#### Given problem 1:
Print the stretch of the stopwords forum thread from "Any ideas about" through "your Title field.", reproducing it word for word.

Gossamer Forum
Home : Products : DBMan : Customization :

Ignoring stopwords in search results

Quote Reply
Ignoring stopwords in search results
I am using dbman to manage lists of journals.
Some of the journals have titles like "The Lancet" & "The Journal of Extrasensory Perception".
When I do a keyword search and retrieve an alphabetical list of titles these titles appear in the T's (ie sorted by the word "The").
Any ideas about how to get around this?
Quote Reply
Re: Ignoring stopwords in search results In reply to
To list alphabetical by the Title field, all you have to do add the following codes:

sub html_view_search

in the form codes:

Code:
<input type="hidden" name="so" value="ascend">
<input type="hidden" name="sb" value="3">

Change 3 to the field number of your Title field.

Regards,

------------------
Eliot Lee
Anthro TECH,L.L.C
www.anthrotech.com
----------------------




Quote Reply
Re: Ignoring stopwords in search results In reply to
 
I think you misunderstand me. I know how to sort by the title field.

#### Records provided:
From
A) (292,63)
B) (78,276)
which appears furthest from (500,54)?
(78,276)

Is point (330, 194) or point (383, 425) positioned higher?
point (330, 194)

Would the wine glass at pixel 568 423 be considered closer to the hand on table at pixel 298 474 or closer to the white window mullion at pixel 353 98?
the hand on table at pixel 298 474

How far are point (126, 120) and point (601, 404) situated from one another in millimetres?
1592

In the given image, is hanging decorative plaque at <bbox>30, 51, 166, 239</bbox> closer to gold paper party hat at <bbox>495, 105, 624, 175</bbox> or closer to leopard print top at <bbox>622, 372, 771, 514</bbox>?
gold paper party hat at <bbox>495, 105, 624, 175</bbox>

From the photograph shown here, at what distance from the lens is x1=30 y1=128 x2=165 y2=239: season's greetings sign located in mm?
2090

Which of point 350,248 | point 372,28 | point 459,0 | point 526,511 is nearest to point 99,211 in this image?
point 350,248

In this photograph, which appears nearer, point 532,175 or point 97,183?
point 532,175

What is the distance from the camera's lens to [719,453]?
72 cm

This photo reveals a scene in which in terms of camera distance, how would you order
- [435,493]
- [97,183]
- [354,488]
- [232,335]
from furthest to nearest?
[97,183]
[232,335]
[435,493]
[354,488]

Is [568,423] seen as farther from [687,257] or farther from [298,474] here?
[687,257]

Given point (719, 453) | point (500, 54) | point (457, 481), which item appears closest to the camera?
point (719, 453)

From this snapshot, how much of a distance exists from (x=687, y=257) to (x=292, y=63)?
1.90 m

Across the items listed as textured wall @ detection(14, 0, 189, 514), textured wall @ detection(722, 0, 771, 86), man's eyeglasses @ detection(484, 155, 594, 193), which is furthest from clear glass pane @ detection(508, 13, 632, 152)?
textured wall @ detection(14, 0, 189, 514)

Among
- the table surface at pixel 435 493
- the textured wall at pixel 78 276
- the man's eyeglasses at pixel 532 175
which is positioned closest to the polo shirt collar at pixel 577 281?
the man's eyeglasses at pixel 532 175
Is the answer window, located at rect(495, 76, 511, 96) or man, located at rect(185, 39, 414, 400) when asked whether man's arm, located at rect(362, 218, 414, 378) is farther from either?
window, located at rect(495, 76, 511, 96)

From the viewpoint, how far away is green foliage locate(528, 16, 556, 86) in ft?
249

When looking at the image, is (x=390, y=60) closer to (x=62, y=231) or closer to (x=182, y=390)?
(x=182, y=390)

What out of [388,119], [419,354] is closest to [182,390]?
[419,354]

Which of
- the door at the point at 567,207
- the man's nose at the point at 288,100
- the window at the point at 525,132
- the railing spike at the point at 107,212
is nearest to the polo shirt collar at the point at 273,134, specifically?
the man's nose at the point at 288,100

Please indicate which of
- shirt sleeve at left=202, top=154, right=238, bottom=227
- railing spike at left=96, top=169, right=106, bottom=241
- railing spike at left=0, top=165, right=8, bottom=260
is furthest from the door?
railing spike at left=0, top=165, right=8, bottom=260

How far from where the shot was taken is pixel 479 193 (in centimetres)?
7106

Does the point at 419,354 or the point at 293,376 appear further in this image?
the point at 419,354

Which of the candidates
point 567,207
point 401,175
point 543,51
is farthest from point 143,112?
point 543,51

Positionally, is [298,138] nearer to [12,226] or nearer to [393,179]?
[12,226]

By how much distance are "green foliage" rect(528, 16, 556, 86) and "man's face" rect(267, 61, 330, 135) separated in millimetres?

#### Given problem 2:
Output the stretch of the records from the line containing "Positionally, is [298,138]" through the end of the records, both ends included, character for character.

#### Worked solution 1:
Any ideas about how to get around this?
Quote Reply
Re: Ignoring stopwords in search results In reply to
To list alphabetical by the Title field, all you have to do add the following codes:

sub html_view_search

in the form codes:

Code:
<input type="hidden" name="so" value="ascend">
<input type="hidden" name="sb" value="3">

Change 3 to the field number of your Title field.

#### Worked solution 2:
Positionally, is [298,138] nearer to [12,226] or nearer to [393,179]?
[12,226]

By how much distance are "green foliage" rect(528, 16, 556, 86) and "man's face" rect(267, 61, 330, 135) separated in millimetres?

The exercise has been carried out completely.